Dear Alexander Stein,
In message 201105030848.17576.alexander.stein@systec-electronic.com you wrote:
This specific version was selected due to relocation problems on ARM. But I expect the dcache doesn't have that big influence on the named code part as the environment is already in RAM.
Your expectation is most likely completely wrong. Reading from / writing to uncached RAM is painfully slow compared to a system with caches turned on. And if you - as I speculate - need to checksum a huge amount of data, this will delay things without need.
Are you also still using the old environment code in your port, or is the new, hash table based one? When using the old code, there are additional penalties for using a needlessly big environment as each call to setenv() will recalculate the checksum.
Let me speculate: (I) you have a _huge_ environment allocated for your board, probably > 100 KiB or more;
Environment size: 2098/131067 bytes
So, no.
So, yes! You cannot even read your own numbers correctly.
131067 = 128 KiB which _is_ > 100 KiB.
(II) you are loading it from a slow storage device, probably NAND flash;
The environment is stored in NOR-Flash. So, no.
Especially on NOR flash there is no reason to use an environment size of 128 KiB when you only use 2 KiB of it.
(III) you are running on a narrow system bus (16 bit) with non-optimal RAM timings;
It is using a 32-Bit RAM-Bus. So, no.
And your NOR flash?
And your memory timings?
(IV) you do all this with caches turned off;
dcaches should be off, while icaches are on. So yes and no.
DC of makes things awfully slow. See comments of commits c3330e9, 95c6f6d and 7e4a9e6 - for plain RAM bound operations like copying/uncompressing an image from RAM to RAM switchign on the DC can accelerate the system by a factor of up to >15.
(V) you measure some numbers but you don;t understand what they mean.
These numbers show me that this part of code increases the start time of a considerable amount.
You don;t even understand that you have > 100 KiB of environment size which gets checksummed without need.
The workaround resulted in a faster startup without notable side effect.
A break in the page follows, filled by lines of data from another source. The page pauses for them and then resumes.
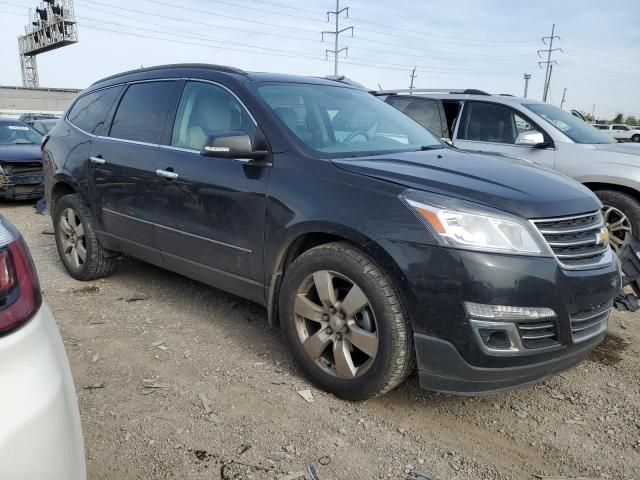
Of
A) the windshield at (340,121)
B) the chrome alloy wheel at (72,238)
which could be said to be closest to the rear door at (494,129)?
the windshield at (340,121)

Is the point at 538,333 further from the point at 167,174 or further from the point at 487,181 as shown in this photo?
the point at 167,174

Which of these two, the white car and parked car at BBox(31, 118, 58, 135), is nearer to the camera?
the white car

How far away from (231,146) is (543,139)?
398cm

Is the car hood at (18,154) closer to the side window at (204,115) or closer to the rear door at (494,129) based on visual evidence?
the side window at (204,115)

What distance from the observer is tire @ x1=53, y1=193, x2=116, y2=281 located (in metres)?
4.64

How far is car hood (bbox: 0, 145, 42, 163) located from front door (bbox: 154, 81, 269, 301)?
→ 6.73m

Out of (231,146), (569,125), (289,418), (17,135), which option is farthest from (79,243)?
(17,135)

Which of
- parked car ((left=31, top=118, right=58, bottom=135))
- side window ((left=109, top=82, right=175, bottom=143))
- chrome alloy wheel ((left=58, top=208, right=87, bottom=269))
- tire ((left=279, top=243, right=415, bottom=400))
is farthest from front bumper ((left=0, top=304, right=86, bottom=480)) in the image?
parked car ((left=31, top=118, right=58, bottom=135))

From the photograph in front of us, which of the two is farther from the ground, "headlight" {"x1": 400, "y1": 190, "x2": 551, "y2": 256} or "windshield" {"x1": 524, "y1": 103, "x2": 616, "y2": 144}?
"windshield" {"x1": 524, "y1": 103, "x2": 616, "y2": 144}

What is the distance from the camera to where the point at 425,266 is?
2420 millimetres

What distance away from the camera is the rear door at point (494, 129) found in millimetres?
5949

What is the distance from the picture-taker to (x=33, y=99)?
39.8 m

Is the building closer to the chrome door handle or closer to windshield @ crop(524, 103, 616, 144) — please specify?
windshield @ crop(524, 103, 616, 144)

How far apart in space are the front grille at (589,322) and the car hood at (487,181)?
1.60 feet
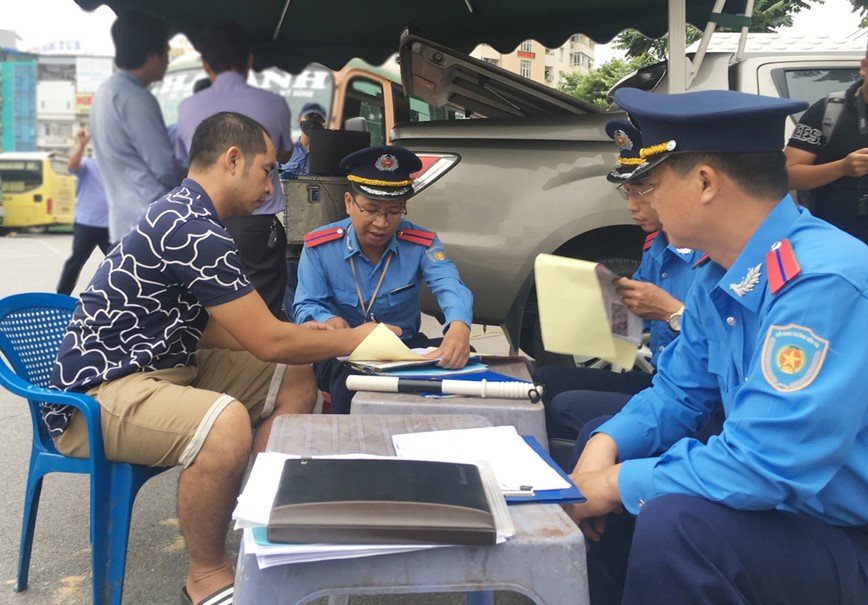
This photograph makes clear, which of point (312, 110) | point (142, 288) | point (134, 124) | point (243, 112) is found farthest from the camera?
point (312, 110)

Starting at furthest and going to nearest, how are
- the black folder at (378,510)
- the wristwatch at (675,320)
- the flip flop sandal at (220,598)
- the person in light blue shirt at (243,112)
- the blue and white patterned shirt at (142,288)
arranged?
the person in light blue shirt at (243,112), the wristwatch at (675,320), the blue and white patterned shirt at (142,288), the flip flop sandal at (220,598), the black folder at (378,510)

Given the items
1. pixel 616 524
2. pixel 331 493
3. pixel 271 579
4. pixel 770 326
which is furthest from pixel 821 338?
pixel 271 579

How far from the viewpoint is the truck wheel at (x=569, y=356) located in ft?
10.6

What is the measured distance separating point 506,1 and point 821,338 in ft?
11.5

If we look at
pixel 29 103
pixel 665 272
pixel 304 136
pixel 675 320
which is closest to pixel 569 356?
pixel 665 272

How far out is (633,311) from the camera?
6.81 feet

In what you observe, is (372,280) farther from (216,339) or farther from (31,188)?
(31,188)

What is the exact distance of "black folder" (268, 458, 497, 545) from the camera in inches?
35.9

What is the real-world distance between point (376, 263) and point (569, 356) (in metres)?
1.11

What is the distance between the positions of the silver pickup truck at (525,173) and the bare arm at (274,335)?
1337 mm

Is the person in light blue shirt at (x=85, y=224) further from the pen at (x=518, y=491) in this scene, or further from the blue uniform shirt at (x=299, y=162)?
the pen at (x=518, y=491)

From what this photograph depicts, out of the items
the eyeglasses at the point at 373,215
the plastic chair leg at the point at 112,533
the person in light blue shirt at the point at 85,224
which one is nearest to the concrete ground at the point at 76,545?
the plastic chair leg at the point at 112,533

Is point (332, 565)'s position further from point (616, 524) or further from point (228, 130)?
point (228, 130)

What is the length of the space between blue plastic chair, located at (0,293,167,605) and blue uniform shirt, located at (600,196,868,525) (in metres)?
1.24
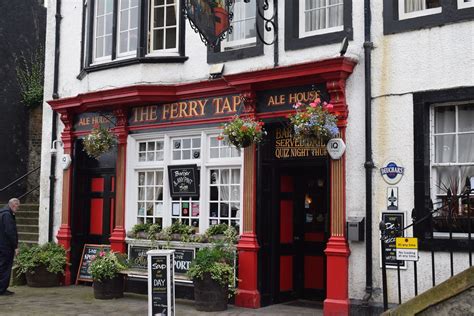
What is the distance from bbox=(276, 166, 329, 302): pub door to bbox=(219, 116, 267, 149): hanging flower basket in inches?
44.6

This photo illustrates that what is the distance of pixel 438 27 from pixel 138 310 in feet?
20.9

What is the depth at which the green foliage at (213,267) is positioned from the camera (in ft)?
33.3

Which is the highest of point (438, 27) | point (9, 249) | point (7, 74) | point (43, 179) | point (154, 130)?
point (7, 74)

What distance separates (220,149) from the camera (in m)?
11.5

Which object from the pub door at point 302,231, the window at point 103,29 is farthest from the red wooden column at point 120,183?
the pub door at point 302,231

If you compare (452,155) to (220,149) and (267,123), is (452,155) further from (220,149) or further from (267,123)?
(220,149)

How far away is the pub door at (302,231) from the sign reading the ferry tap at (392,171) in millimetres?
1891

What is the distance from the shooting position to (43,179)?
1433cm

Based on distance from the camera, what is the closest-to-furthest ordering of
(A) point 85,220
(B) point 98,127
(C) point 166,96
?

I'm aware this is not the fix of the problem. So yes and no.
I bet some beer that at least 3 of these speculations hit the point.
You better not want to bet here :-)
It appears I was right on accounts (I), (IV) and (V), it seems ;-) And (III) is not clear yet.
Fact is, the code that you claim takes 100 (or 500) ms to run has no potential for such a long run time unless your system is seriously misconfigured. I guess it runs at least 100 times faster on all systems I have access to.
Best regards,
Wolfgang Denk